27 Februar 2012 | Politik

BIG-Geld reicht nur bis März

Windhoek - Die BIG-Koalition unter Federführung der Evangelischen Kirche ELCRN will zwar die Auszahlung eines bedingungslosen Grundeinkommens (Basic Income Grant, BIG) für die Bewohner des Ortes Otjivero/Omitara noch "bis Ende dieses Jahres ausdehnen", allerdings ist das von weiteren Zahlungseingängen abhängig. Das erklärte Pastor Petrus Khariseb (ELCRN und BIG-Koalition) am Freitag auf AZ-Nachfrage. Am Tag zuvor wurde die landesweite Auszahlung eines Grundeinkommens - das allerdings an Haushaltsgröße, Einkommen und einen befristeten Zeitraum gekoppelt ist - im Parlament diskutiert.

Pastor Khariseb räumte ein, dass lediglich für den Monat März "schon Geld reingekommen" sei. Die Brückenfinanzierung ab April - 930 Bewohner des genannten Ortes bekommen 80 N$ pro Monat, insgesamt braucht man also 74400 N$ pro Monat - sei jedoch nicht gesichert. "Wir erwarten noch Geld", sagte Khariseb. Wie er erklärte, sei die Evangelische Kirche in Deutschland "unser Hauptgeldgeber", nun wolle man aber auch "Privatpersonen in Namibia mobilisieren". Konkrete Schritte sollen am morgigen Dienstag auf einer Sitzung der BIG-Koalition besprochen werden, kündigte Khariseb an.

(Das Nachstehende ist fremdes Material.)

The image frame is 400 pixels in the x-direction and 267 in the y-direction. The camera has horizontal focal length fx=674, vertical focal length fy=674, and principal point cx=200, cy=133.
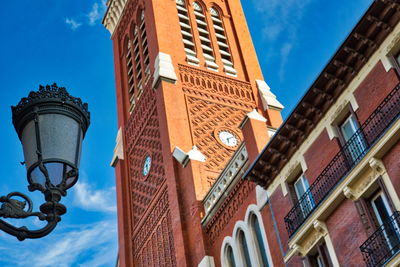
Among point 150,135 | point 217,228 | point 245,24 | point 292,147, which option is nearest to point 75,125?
point 292,147

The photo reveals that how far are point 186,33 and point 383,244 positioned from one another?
22.6 m

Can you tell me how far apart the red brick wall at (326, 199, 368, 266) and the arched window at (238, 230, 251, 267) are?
16.6 feet

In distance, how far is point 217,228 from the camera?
2253 centimetres

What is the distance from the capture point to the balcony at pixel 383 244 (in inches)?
525

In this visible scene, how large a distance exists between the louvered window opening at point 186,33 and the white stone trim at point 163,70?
1.60 meters

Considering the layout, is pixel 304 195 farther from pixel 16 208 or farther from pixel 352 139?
pixel 16 208

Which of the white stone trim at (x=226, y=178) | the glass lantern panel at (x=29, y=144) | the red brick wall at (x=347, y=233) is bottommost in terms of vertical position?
the glass lantern panel at (x=29, y=144)

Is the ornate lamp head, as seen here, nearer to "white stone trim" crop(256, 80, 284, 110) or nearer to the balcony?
the balcony

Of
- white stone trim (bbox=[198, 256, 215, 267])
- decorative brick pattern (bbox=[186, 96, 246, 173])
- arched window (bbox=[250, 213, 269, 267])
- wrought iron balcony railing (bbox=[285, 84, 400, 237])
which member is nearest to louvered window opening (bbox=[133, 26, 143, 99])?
decorative brick pattern (bbox=[186, 96, 246, 173])

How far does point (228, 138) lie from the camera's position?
2912 cm

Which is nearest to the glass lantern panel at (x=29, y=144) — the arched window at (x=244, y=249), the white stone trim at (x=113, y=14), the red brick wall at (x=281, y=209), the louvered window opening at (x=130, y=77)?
the red brick wall at (x=281, y=209)

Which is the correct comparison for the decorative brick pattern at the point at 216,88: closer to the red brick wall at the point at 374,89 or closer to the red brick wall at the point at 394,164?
the red brick wall at the point at 374,89

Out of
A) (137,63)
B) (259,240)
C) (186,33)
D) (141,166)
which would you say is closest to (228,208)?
(259,240)

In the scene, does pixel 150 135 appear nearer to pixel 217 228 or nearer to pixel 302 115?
pixel 217 228
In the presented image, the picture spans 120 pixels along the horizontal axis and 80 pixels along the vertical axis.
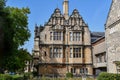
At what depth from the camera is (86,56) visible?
1874 inches

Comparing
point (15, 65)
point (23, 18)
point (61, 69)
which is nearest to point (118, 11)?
point (23, 18)

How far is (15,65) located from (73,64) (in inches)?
625

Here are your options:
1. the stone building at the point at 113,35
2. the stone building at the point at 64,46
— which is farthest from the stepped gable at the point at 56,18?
the stone building at the point at 113,35

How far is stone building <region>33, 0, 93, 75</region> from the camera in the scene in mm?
46469

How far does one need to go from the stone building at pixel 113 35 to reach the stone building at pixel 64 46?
41.1 feet

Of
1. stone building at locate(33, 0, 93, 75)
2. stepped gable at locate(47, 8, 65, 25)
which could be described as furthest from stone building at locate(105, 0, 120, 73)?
stepped gable at locate(47, 8, 65, 25)

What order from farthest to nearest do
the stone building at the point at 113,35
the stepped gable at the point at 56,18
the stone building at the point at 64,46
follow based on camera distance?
the stepped gable at the point at 56,18
the stone building at the point at 64,46
the stone building at the point at 113,35

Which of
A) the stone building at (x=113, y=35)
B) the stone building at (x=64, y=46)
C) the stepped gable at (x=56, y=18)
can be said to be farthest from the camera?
the stepped gable at (x=56, y=18)

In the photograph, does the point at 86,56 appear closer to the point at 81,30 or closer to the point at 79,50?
the point at 79,50

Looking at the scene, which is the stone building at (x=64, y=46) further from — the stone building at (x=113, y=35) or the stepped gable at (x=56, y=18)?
the stone building at (x=113, y=35)

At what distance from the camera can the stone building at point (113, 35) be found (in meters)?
32.0

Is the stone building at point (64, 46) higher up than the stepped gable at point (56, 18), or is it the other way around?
the stepped gable at point (56, 18)

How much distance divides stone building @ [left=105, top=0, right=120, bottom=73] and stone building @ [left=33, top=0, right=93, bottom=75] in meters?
12.5

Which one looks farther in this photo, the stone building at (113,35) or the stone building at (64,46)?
the stone building at (64,46)
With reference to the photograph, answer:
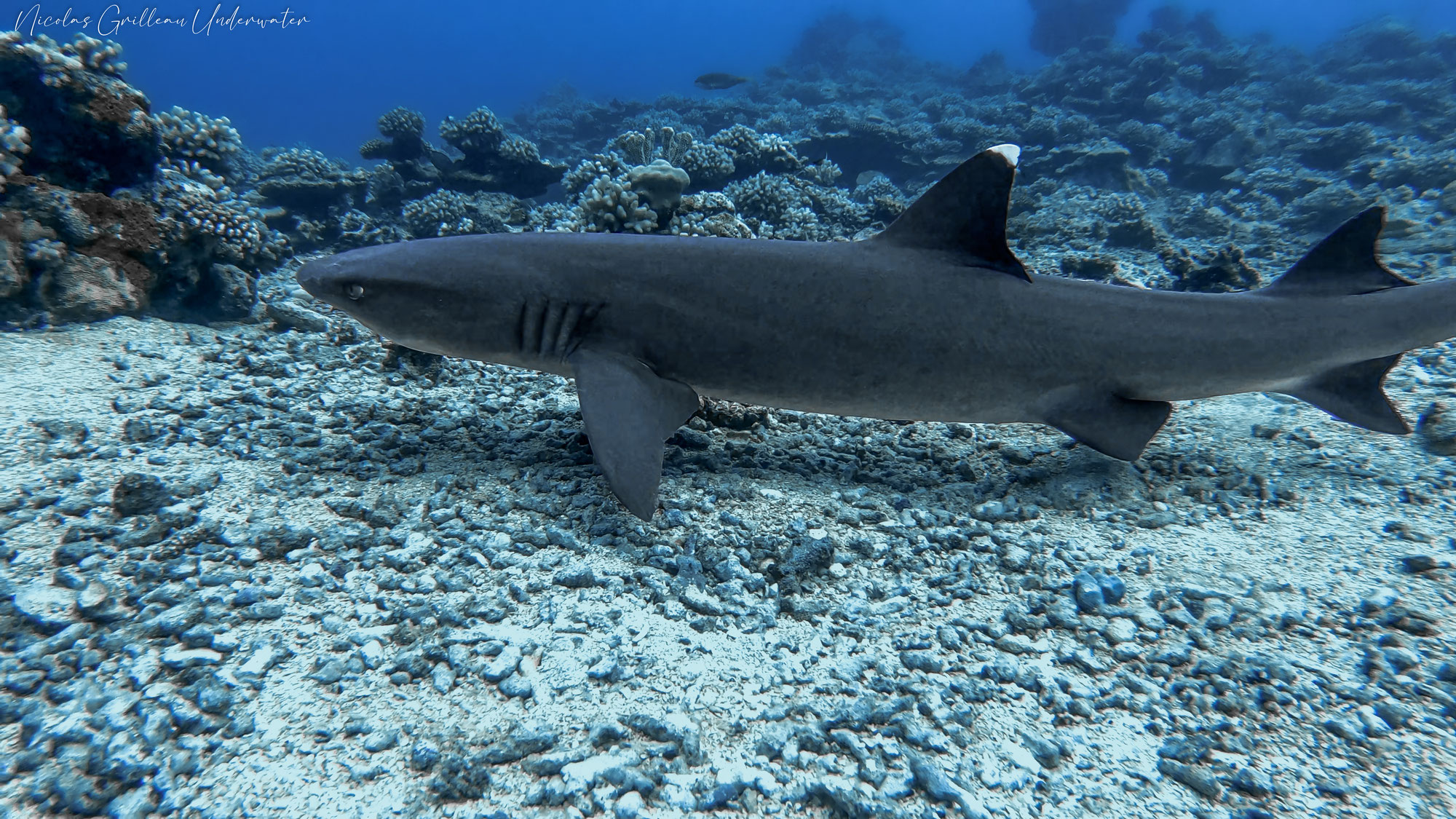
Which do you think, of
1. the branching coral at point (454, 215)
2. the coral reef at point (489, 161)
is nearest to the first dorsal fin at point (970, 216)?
the branching coral at point (454, 215)

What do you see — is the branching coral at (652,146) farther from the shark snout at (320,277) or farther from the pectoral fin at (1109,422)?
the pectoral fin at (1109,422)

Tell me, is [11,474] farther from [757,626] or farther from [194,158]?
[194,158]

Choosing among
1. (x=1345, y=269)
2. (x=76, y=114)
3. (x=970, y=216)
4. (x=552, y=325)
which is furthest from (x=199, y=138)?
(x=1345, y=269)

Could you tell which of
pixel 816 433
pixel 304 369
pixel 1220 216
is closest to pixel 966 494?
pixel 816 433

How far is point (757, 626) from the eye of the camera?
250 cm

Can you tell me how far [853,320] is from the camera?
305 cm

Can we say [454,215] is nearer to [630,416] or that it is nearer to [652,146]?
[652,146]

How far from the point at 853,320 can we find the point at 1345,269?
9.39ft

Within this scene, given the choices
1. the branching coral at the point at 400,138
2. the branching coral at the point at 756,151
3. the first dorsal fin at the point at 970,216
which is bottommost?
Result: the first dorsal fin at the point at 970,216

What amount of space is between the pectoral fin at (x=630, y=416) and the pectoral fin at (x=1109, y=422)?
195cm

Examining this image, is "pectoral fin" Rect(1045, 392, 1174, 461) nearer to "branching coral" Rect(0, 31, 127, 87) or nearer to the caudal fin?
the caudal fin

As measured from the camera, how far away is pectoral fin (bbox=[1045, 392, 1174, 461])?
326 cm

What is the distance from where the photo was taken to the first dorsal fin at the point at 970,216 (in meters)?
3.05

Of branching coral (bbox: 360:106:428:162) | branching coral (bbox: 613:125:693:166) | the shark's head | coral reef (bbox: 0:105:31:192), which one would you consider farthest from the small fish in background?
the shark's head
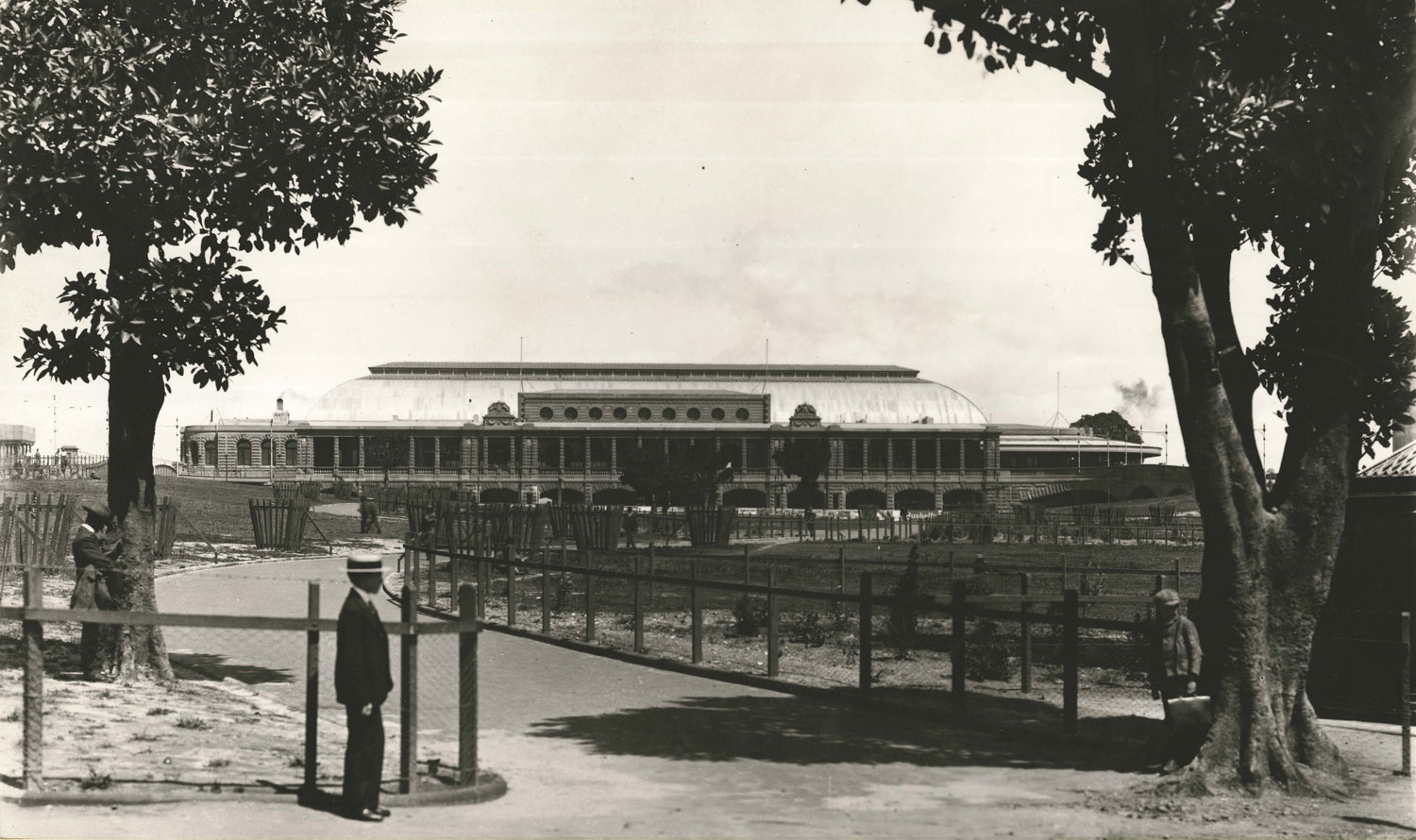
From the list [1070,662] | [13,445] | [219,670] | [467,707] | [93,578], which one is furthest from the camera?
[13,445]

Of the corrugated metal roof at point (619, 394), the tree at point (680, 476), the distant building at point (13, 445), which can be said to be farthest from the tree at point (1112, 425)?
the distant building at point (13, 445)

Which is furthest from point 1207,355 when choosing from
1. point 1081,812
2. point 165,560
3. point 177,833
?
point 165,560

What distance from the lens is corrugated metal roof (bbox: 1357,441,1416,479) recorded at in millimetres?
13580

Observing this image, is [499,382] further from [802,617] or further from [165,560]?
[802,617]

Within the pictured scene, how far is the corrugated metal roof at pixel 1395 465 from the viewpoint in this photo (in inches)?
535

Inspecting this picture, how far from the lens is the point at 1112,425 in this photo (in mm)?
148000

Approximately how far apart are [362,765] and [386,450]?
3676 inches

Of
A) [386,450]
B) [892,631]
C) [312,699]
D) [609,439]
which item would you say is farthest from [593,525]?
[386,450]

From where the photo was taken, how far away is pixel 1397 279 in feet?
40.9

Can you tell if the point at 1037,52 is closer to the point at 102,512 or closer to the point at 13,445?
the point at 102,512

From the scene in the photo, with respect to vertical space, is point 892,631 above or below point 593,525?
below

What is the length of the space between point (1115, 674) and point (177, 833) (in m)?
11.5

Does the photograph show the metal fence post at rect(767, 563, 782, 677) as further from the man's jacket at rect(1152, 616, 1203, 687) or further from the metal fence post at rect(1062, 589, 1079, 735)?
the man's jacket at rect(1152, 616, 1203, 687)

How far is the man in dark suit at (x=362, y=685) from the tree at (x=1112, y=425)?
136905mm
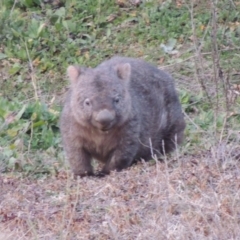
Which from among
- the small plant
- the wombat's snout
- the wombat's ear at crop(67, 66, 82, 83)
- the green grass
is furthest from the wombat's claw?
the green grass

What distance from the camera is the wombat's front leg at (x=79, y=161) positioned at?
8062 mm

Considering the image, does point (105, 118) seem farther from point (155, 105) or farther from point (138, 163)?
point (155, 105)

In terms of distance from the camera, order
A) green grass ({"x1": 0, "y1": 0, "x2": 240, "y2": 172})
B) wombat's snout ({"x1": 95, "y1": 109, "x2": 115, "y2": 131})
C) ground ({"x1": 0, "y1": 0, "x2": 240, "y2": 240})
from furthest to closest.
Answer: green grass ({"x1": 0, "y1": 0, "x2": 240, "y2": 172}) → wombat's snout ({"x1": 95, "y1": 109, "x2": 115, "y2": 131}) → ground ({"x1": 0, "y1": 0, "x2": 240, "y2": 240})

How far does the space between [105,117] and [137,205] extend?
1128 mm

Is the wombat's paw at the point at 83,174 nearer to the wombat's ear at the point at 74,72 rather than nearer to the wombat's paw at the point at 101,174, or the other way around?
the wombat's paw at the point at 101,174

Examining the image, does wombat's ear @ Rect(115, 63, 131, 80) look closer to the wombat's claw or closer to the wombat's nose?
Result: the wombat's nose

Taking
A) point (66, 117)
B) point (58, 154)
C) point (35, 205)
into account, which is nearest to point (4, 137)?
point (58, 154)

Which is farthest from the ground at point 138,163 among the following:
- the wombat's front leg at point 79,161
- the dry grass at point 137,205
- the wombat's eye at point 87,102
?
the wombat's eye at point 87,102

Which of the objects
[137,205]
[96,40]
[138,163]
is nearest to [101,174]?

Nach dem zweijährigen Pilotprojekt (100 N$ pro Person und Monat) in den Jahren 2008/09 hat sich die BIG-Koalition für eine Brückenfinanzierung mit reduziertem Betrag (80 N$) entschieden, die inzwischen 26 Monate lang gezahlt wurde. Man wollte zeitgleich die Regierung von der Auszahlung eines landesweiten Grundeinkommens aus der Staatskasse überzeugen, was nicht gelungen ist.

Unterdessen wird jetzt in der Nationalversammlung über dieses Thema diskutiert. Mit einem Parlamentarischen Antrag zur "dringenden Notwendigkeit für den Staat zur Einführung eines Grundeinkommens für Armutshaushalte (Basic Poor Household Income Grant, BPHIG) als Maßnahme zur Bekämpfung und Ausrottung von Armut" brachte Ignatius Shixwameni (APP) das Thema am vergangenen Donnerstag auf die Tagesordnung (AZ berichtete).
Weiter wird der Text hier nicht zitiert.